Instruction a
Please write out the part of the PCA overview starting with "Dimensionality reduction techniques" and going on through "for data visualisation.", word for word.

Page excerpt
▼

16  Principal Component Analysis

16.1 Overview

Dimensionality reduction techniques are a set of widely employed and versatile methods utilised for the following purposes:

  1. Uncovering underlying structure in the feature space,
  2. Pre-processing data for other machine learning algorithms, and
  3. Facilitating visualisation of high-dimensional data.

The fundamental concept behind these techniques is to transform the original data into a new space with a reduced number of dimensions while preserving the salient properties of the dataset. This new space, containing fewer informative dimensions, is ideal for data visualisation.

Principal Component Analysis (PCA) is a popular dimensionality reduction method that transforms the original n-dimensional dataset into a new n-dimensional space. The new dimensions in this transformed space, known as principal components, are linear combinations of the original variables, meaning they comprise varying proportions of the original features. The dataset exhibits the maximum variability along the first principal component, followed by the second, and so on. Additionally, principal components are orthogonal, or uncorrelated, with one another.

▲

Records provided

▼

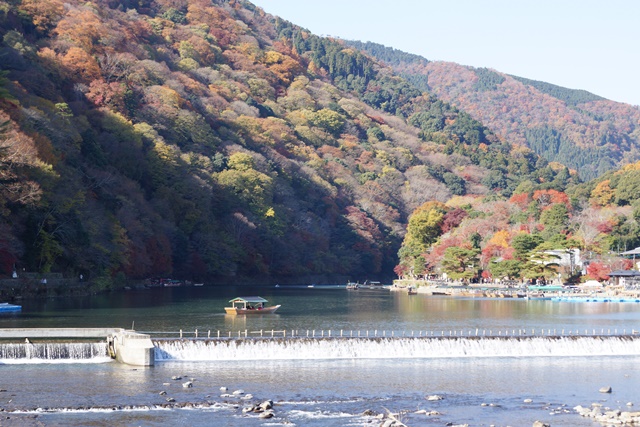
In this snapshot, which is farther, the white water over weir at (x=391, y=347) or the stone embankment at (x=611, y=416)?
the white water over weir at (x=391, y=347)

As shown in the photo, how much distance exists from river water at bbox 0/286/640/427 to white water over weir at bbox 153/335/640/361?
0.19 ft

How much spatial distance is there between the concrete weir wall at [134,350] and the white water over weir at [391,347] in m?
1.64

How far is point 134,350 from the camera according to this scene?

▲
▼

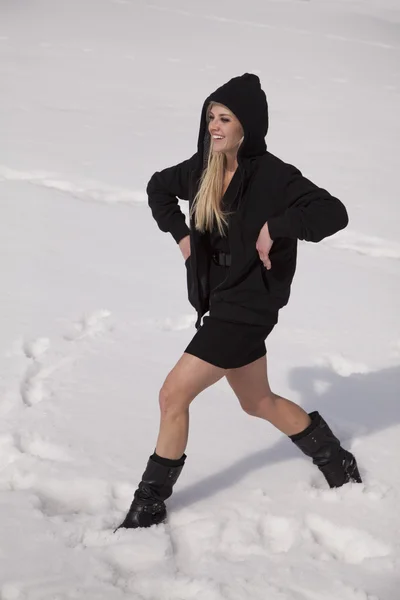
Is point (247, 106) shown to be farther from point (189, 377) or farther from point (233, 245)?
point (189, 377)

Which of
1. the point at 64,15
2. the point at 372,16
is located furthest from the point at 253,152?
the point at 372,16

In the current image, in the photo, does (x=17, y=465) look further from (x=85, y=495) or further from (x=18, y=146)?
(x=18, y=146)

▲

Instruction b
Find each line in the entries containing the string "white" and copy it out in full. Case counts when matching.

Finished answer a
Dimensionality reduction techniques are a set of widely employed and versatile methods utilised for the following purposes:

  1. Uncovering underlying structure in the feature space,
  2. Pre-processing data for other machine learning algorithms, and
  3. Facilitating visualisation of high-dimensional data.

The fundamental concept behind these techniques is to transform the original data into a new space with a reduced number of dimensions while preserving the salient properties of the dataset. This new space, containing fewer informative dimensions, is ideal for data visualisation.

Finished answer b
In this snapshot, which is farther, the white water over weir at (x=391, y=347) or the stone embankment at (x=611, y=416)?
the white water over weir at (x=391, y=347)
As shown in the photo, how much distance exists from river water at bbox 0/286/640/427 to white water over weir at bbox 153/335/640/361?
How much spatial distance is there between the concrete weir wall at [134,350] and the white water over weir at [391,347] in m?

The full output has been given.